Aktien im Fokus
Titel deutscher Banken unter Druck

Dem allgemeinen Abwärtstrend an den europäischen Börsen am Dienstag konnten sich auch die deutschen Banken nicht entziehen. Trotz der Sparmaßnahmen durch Stellenabbau und einer möglichen Fusion der Baufinanzierungs-Töchter gaben sämtliche deutsche Bankentitel deutlich nach.

dpa-afx FRANKFURT. Die Deutsche Bank verlor bis Mittag 3,70 % auf 56,55 Euro , Commerzbank 2,45 % auf 19,52 Euro. Dresdner Bank verbilligten sich um 2,79 % auf 36,65 Euro, und Hypo Vereinsbank büßten 4,79 % auf 32,18 Euro. Auch der Mutter-Konzern der Dresdner Bank, die Allianz , verlor 0,31 % auf 227,80 Euro. Gleichzeitig gab das Kursbarometer deutscher Standardwerte DAX um 1,99 % auf 4150,13 Zähler nach.

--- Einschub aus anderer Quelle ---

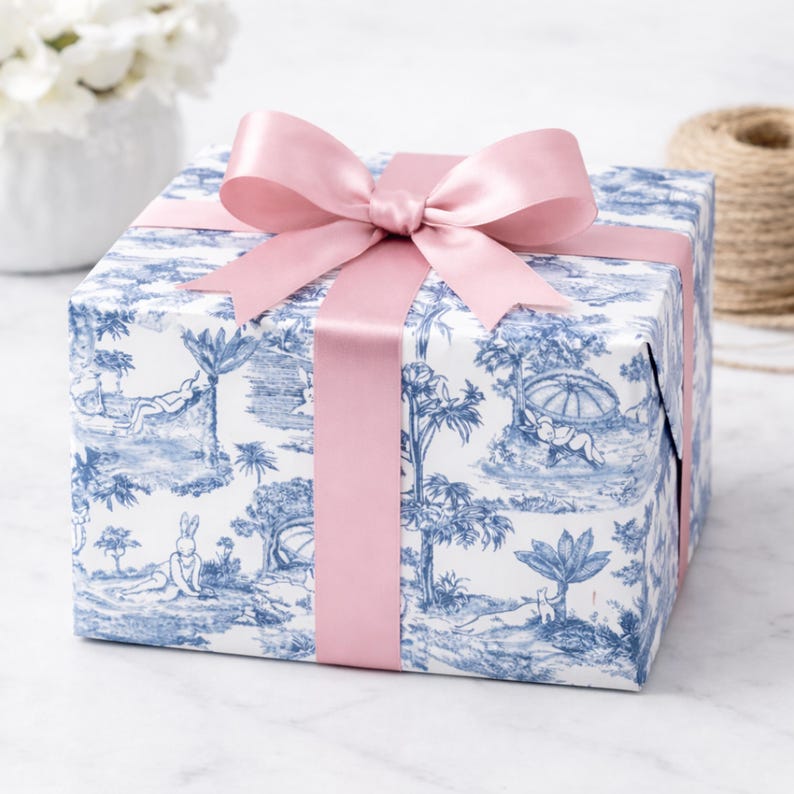Blue and White Toile Wrapping Paper, Bunny Rabbit Toile Chinoiserie Gift Wrap, Easter Wrapping Paper, Blue and White Floral Paper 画像 2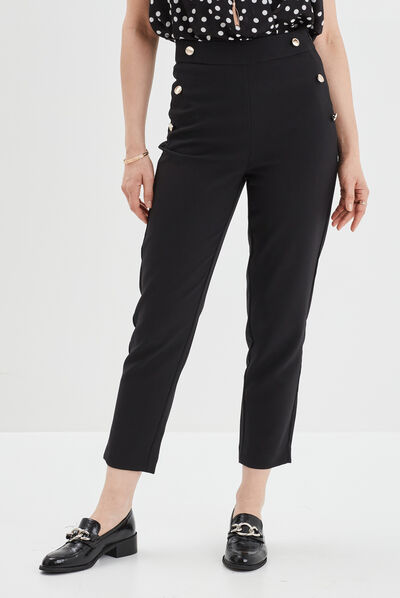 Pantalon droit à pont 2 poches Mosquitos noir femme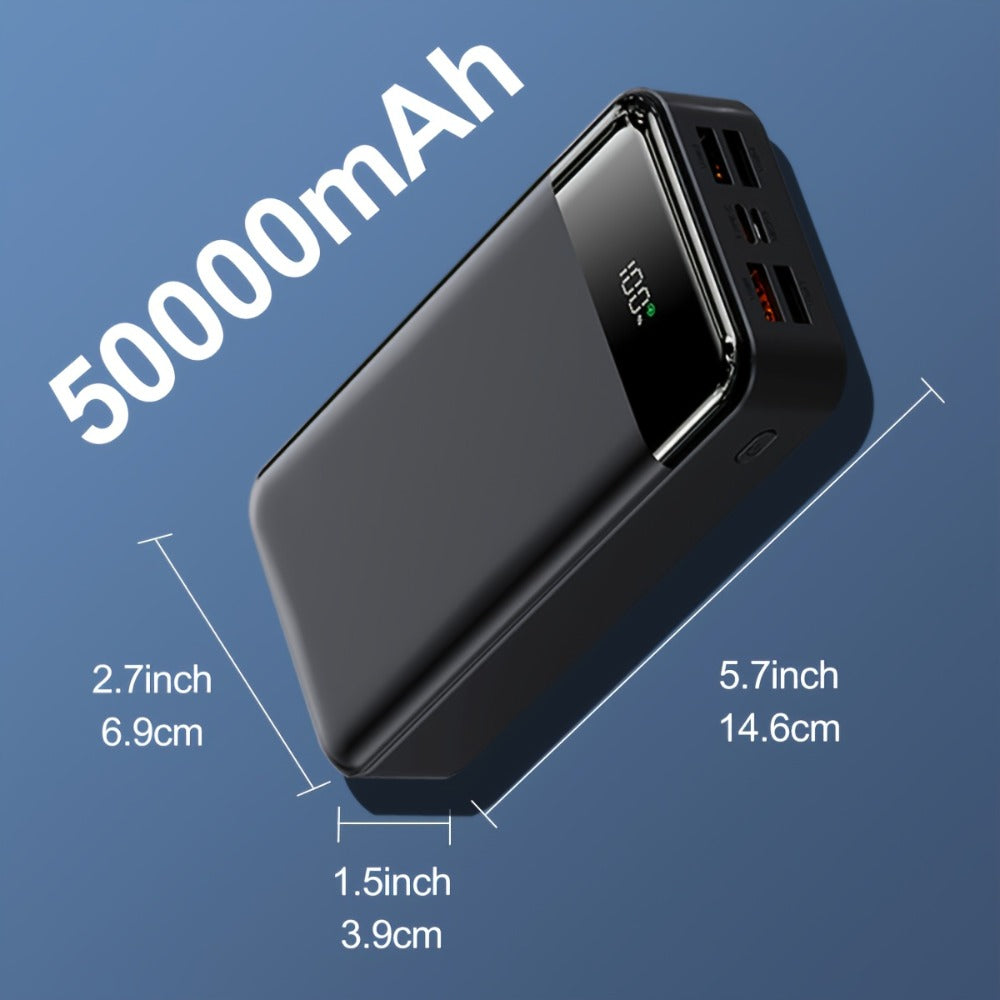 Power Bank de Alta Capacidad 50000mAh con Carga Súper Rápida, Interfases USB/Type-C/Micro, Equipado con Lámpara LED y Pantalla de Nivel de Batería. Adecuado para Cargar Rápido iPhone y Dispositivos Android. Fuente de Energía de Emergencia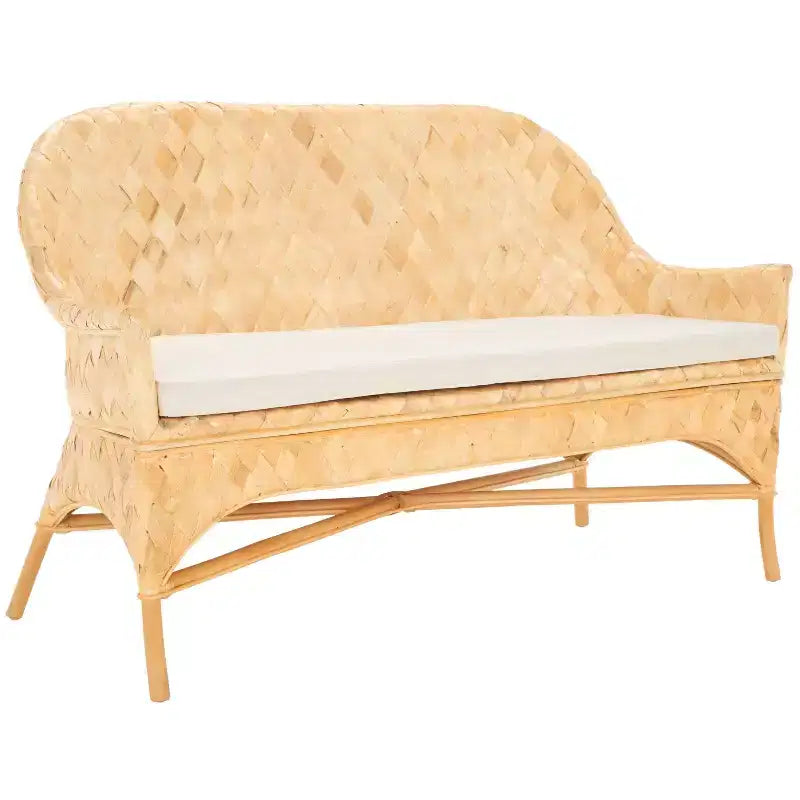 Woven Sofa Bench with Cushion - Natural & White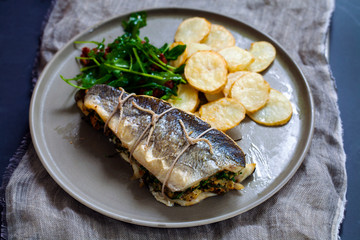 Stuffed sea bass 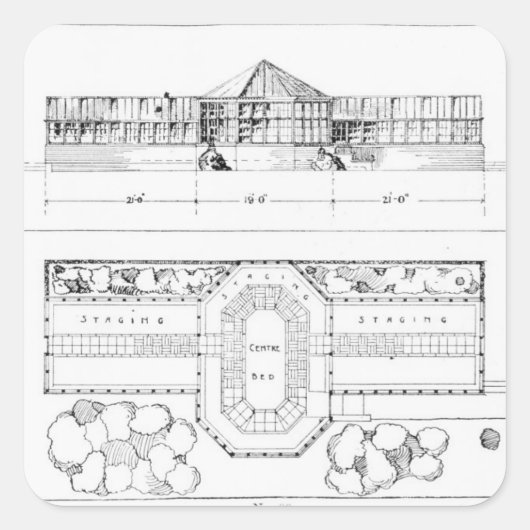 Verwarmingssysteem voor een hotel, conservatorium  vierkante sticker (Voorkant)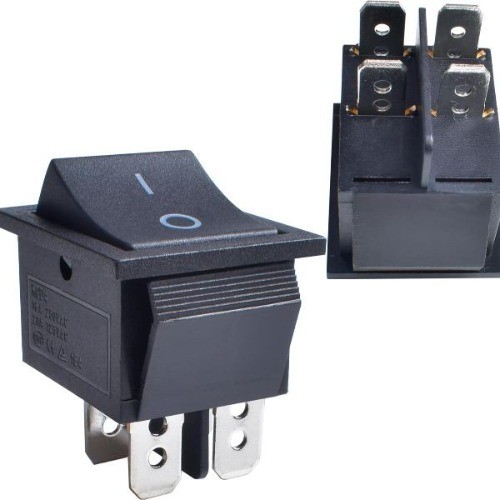 2 Pcs Boat Rocker Switch AC 20A 125V 16A 250V DPST 4 Pin Positio On Off Black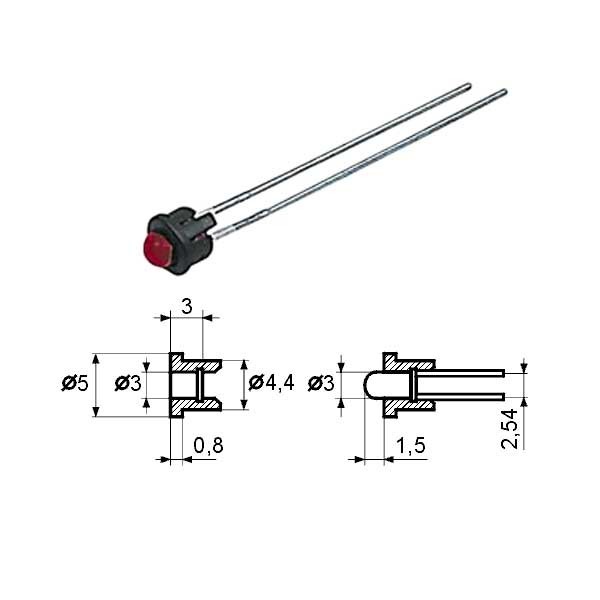 Kućište plasticno za LED 3mm - OKLP3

Die Fusion der Baufinanzierungstöchter der Dresdner Bank (Deutsche Hyp), Commerzbank (Rheinhyp) und Deutsche Bank (Eurohyp) solle noch im September abgeschlossen werden, berichtete "Die Welt" (Dienstagsausgabe) ohne Angabe von Quellen. Auch stehe bei Frankfurter Großbanken ein massiver Stellenabbau bevor, berichtete das Blatt. Demnach sollen bei der Dresdner Bank zusätzlich 1 300 Stellen und damit insgesamt 8 000 Arbeitsplätze abgebaut werden. Auch bei der Commerzbank sollen nach Angaben der "Welt" rund 10 % der konzernweit 39 000 Arbeitsplätze gekappt werden.

"Miserable Ertragsaussichten im Bankensektor"

"Die geplanten Kosteneinsparungen sind zwar lobenswert, doch ändern sie nichts an den miserablen Ertragsaussichten im Bankensektor", sagte ein Analyst einer deutschen Bank, der nicht genannt werden wollte. Zwar sei es derzeit "äußerst schwierig", eine treffende Prognose für die Zahlen des vierten Quartals zu geben, doch deute alles auf ein enttäuschendes Ergebnis hin. Er erwarte für das vierte Quartal weitaus geringere Erträge als bisher prognostiziert, sagte der Analyst.

Verantwortlich für die enttäuschenden Aussichten seien die starken Kurseinbrüche an den weltweiten Aktienmärkten. Nicht nur die Kleinanleger, sondern auch die Banken selbst hätten durch ihren Eigenhandel enorme Verluste eingefahren, meinte der Experte. Zwar sei es in Einzelfällen möglich, dass die Verluste durch Renten- und Derivat-Geschäfte leicht reduziert würden, doch unter dem Strick sei mit erheblichen Einbußen zu rechnen.

"Der Stellenabbau geschieht ja nicht freiwillig, sozusagen zur Renditesteigerung", meinte der Analyst. "Es muss abgebaut werden, weil die Situation dies bereits zwingend verlangt", sagte er. "Bevor man Leute entlässt, hätte man sich schon mal Gedanken über die völlig überzogenen Gehälter im Investmentbanking machen müssen. Diese verursachen nämlich enorme Kosten.